- _Stated problem_: Copy every line below word for word, without changing anything.

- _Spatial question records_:
====================

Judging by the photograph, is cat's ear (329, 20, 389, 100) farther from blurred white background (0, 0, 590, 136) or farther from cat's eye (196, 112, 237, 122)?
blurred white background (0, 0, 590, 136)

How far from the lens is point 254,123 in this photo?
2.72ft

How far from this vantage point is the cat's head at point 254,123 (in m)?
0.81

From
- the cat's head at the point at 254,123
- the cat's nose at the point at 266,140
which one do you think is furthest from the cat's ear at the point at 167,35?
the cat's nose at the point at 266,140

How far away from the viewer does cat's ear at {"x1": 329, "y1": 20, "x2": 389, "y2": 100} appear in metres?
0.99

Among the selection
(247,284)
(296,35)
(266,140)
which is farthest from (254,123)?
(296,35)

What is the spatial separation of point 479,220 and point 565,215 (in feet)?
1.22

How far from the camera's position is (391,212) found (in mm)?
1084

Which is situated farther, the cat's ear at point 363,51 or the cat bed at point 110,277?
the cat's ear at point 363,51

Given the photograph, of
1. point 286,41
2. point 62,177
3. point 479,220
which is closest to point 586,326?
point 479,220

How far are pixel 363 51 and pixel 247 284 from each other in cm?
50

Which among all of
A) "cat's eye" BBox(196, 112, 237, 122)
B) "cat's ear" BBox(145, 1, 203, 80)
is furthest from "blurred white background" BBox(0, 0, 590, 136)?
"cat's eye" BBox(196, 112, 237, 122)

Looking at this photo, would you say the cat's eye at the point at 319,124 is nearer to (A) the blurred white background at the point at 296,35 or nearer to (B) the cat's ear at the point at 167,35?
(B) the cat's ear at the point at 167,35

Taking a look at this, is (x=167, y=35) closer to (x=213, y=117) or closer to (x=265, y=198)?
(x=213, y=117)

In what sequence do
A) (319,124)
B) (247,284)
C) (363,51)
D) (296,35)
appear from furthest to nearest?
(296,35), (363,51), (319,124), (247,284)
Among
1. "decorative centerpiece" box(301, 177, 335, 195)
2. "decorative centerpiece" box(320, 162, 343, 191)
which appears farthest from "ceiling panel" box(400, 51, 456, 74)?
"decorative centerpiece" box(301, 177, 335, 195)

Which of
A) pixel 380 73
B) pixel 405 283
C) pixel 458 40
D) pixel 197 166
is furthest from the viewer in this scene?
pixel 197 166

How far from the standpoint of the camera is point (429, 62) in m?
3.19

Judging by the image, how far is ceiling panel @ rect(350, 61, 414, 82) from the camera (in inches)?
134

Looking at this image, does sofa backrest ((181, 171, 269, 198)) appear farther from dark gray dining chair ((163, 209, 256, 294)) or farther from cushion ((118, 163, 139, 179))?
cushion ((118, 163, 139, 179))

====================

- _Output_:
Judging by the photograph, is cat's ear (329, 20, 389, 100) farther from blurred white background (0, 0, 590, 136) or farther from cat's eye (196, 112, 237, 122)?
blurred white background (0, 0, 590, 136)

How far from the lens is point 254,123 in this photo?
2.72ft

How far from this vantage point is the cat's head at point 254,123 (in m)?
0.81

From
- the cat's head at the point at 254,123
- the cat's nose at the point at 266,140
which one do you think is furthest from the cat's ear at the point at 167,35?
the cat's nose at the point at 266,140

How far away from the viewer does cat's ear at {"x1": 329, "y1": 20, "x2": 389, "y2": 100} appear in metres?
0.99

Among the selection
(247,284)
(296,35)
(266,140)
which is farthest from (254,123)?
(296,35)

What is the spatial separation of point 479,220 and point 565,215 (in feet)?
1.22

How far from the camera's position is (391,212) found (in mm)?
1084

Which is situated farther, the cat's ear at point 363,51 or the cat bed at point 110,277?
the cat's ear at point 363,51

Given the photograph, of
1. point 286,41
2. point 62,177
3. point 479,220
which is closest to point 586,326?
point 479,220

How far are pixel 363 51 and pixel 247 284 from each other in cm?
50

Which among all of
A) "cat's eye" BBox(196, 112, 237, 122)
B) "cat's ear" BBox(145, 1, 203, 80)
is furthest from "blurred white background" BBox(0, 0, 590, 136)?
"cat's eye" BBox(196, 112, 237, 122)

Looking at this photo, would you say the cat's eye at the point at 319,124 is nearer to (A) the blurred white background at the point at 296,35 or nearer to (B) the cat's ear at the point at 167,35?
(B) the cat's ear at the point at 167,35

Taking a look at this, is (x=167, y=35) closer to (x=213, y=117) or closer to (x=265, y=198)?
(x=213, y=117)

In what sequence do
A) (319,124)
B) (247,284)
C) (363,51)
D) (296,35)
appear from furthest to nearest?
(296,35), (363,51), (319,124), (247,284)
Among
1. "decorative centerpiece" box(301, 177, 335, 195)
2. "decorative centerpiece" box(320, 162, 343, 191)
which appears farthest from "ceiling panel" box(400, 51, 456, 74)?
"decorative centerpiece" box(301, 177, 335, 195)

Which of
A) pixel 380 73
B) pixel 405 283
C) pixel 458 40
D) pixel 197 166
is furthest from the viewer in this scene?
pixel 197 166

How far from the standpoint of the camera is point (429, 62) in m?
3.19

Judging by the image, how far is ceiling panel @ rect(350, 61, 414, 82) from the camera (in inches)?
134

Looking at this image, does sofa backrest ((181, 171, 269, 198)) appear farther from dark gray dining chair ((163, 209, 256, 294)) or farther from cushion ((118, 163, 139, 179))?
cushion ((118, 163, 139, 179))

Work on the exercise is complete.